INSTRUCTION =
Copy out word for word everything from the line containing "From these items" down to the end of the items, both ends included. Leave the pictures out of your copy.

TASK INPUTS =
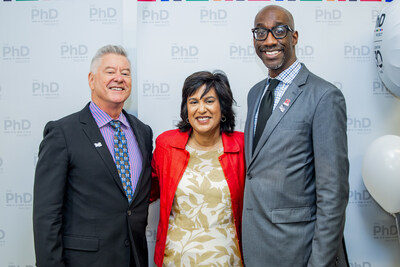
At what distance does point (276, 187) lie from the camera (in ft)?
5.50

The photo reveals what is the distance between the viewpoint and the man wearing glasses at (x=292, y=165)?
155cm

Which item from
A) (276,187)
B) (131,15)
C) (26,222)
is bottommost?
(26,222)

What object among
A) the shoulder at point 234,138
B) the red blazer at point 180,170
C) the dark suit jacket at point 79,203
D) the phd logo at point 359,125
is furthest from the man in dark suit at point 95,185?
Result: the phd logo at point 359,125

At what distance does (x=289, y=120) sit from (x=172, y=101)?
120 centimetres

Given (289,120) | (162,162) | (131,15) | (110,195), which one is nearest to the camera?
(289,120)

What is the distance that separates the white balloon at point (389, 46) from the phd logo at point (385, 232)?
100cm

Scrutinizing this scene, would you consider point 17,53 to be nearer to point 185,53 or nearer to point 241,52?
point 185,53

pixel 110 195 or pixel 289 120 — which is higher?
pixel 289 120

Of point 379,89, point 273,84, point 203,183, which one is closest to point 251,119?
point 273,84

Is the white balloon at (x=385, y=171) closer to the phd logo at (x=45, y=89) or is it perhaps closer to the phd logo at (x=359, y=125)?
the phd logo at (x=359, y=125)

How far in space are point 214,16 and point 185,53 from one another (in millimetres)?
340

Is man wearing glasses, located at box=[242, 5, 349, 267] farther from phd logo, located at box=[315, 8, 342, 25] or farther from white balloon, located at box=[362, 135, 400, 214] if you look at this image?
phd logo, located at box=[315, 8, 342, 25]

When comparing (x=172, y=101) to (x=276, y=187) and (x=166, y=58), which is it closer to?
(x=166, y=58)

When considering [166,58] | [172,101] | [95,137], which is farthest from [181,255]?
[166,58]
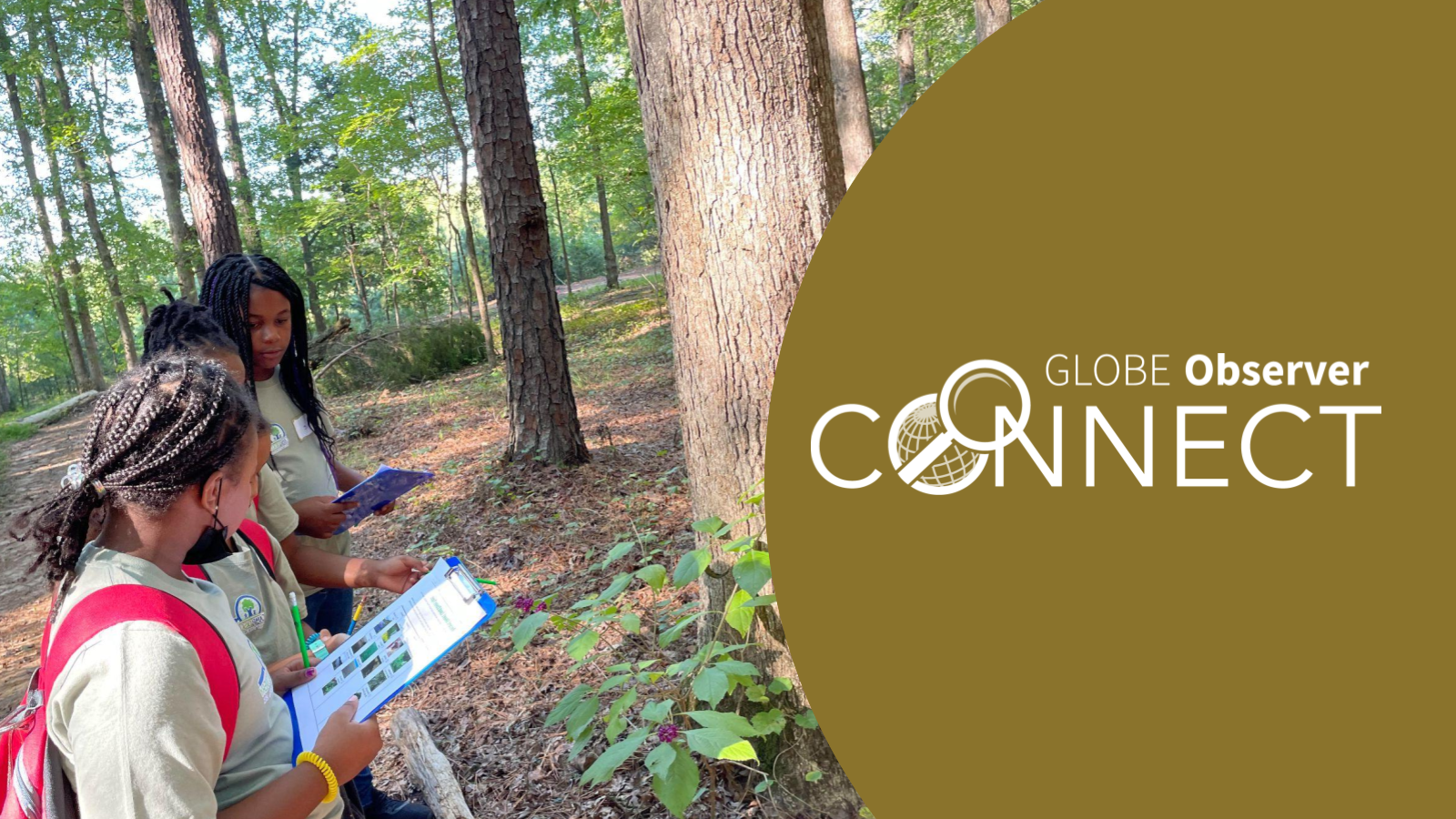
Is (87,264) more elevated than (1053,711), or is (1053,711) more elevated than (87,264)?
(87,264)

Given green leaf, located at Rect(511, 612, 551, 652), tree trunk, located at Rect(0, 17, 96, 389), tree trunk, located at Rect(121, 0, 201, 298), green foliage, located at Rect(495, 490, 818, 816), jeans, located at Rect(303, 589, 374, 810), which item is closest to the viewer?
green foliage, located at Rect(495, 490, 818, 816)

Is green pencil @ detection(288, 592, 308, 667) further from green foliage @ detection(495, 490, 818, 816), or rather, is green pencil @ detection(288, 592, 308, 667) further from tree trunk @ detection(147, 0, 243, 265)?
tree trunk @ detection(147, 0, 243, 265)

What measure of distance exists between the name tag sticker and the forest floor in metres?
1.23

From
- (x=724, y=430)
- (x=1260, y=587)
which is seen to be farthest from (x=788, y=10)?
(x=1260, y=587)

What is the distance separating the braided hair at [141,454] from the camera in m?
1.34

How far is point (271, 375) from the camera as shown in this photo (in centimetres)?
250

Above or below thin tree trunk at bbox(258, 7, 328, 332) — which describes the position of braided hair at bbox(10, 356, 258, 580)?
below

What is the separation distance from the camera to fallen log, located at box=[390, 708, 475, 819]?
8.38 feet

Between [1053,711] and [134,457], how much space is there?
1970mm

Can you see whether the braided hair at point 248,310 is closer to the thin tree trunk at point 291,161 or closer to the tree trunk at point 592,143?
the tree trunk at point 592,143

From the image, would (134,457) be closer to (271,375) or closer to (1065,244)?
(271,375)

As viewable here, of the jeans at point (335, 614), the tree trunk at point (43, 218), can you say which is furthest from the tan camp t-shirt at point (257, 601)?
the tree trunk at point (43, 218)

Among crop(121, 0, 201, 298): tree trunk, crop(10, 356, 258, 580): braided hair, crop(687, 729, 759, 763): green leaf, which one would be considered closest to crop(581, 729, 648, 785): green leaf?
crop(687, 729, 759, 763): green leaf

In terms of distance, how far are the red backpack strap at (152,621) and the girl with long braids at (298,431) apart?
88 cm
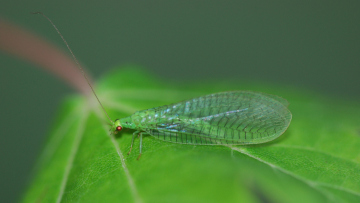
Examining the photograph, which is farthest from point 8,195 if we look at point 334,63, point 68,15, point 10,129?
point 334,63

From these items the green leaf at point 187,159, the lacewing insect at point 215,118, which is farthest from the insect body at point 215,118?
the green leaf at point 187,159

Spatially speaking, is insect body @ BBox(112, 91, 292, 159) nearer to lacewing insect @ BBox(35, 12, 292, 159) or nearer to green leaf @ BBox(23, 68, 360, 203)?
lacewing insect @ BBox(35, 12, 292, 159)

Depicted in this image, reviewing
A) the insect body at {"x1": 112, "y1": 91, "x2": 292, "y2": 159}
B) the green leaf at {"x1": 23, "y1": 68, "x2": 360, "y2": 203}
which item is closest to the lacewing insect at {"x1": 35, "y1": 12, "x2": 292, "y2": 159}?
the insect body at {"x1": 112, "y1": 91, "x2": 292, "y2": 159}

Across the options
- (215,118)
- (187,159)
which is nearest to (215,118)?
(215,118)

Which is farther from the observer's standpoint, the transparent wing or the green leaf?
the transparent wing

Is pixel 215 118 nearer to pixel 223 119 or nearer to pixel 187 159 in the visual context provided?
pixel 223 119

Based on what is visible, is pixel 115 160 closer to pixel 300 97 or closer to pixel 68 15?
pixel 300 97

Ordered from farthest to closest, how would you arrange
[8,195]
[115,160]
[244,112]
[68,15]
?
1. [68,15]
2. [8,195]
3. [244,112]
4. [115,160]

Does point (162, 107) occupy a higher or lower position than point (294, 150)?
higher
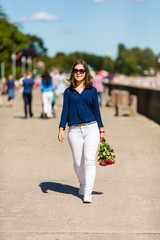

CORRECT RESPONSE =
From these items the green leaf at point 187,159, the lacewing insect at point 215,118, which is farthest from the insect body at point 215,118?
the green leaf at point 187,159

Spatially speaking, is insect body @ BBox(112, 91, 292, 159) nearer to lacewing insect @ BBox(35, 12, 292, 159) or nearer to green leaf @ BBox(23, 68, 360, 203)?
lacewing insect @ BBox(35, 12, 292, 159)

Depicted in this image, reviewing
A) the insect body at {"x1": 112, "y1": 91, "x2": 292, "y2": 159}
B) the green leaf at {"x1": 23, "y1": 68, "x2": 360, "y2": 203}
which item is closest to the lacewing insect at {"x1": 35, "y1": 12, "x2": 292, "y2": 159}?
the insect body at {"x1": 112, "y1": 91, "x2": 292, "y2": 159}

Across the options
- (215,118)
- (187,159)
which is nearest to (215,118)?
(215,118)

Which is farther from the observer's standpoint, the transparent wing or the green leaf?
the transparent wing

Is pixel 215 118 nearer to pixel 223 119 or nearer to pixel 187 159 in the visual context provided?
pixel 223 119

Based on what is visible, is pixel 115 160 closer to pixel 300 97 or closer to pixel 68 15?
pixel 300 97

Ordered from farthest to closest, how would you arrange
[8,195]
[115,160]
[244,112]
[68,15]
?
1. [68,15]
2. [8,195]
3. [244,112]
4. [115,160]

Does point (162, 107) occupy a higher or lower position than point (294, 150)?
higher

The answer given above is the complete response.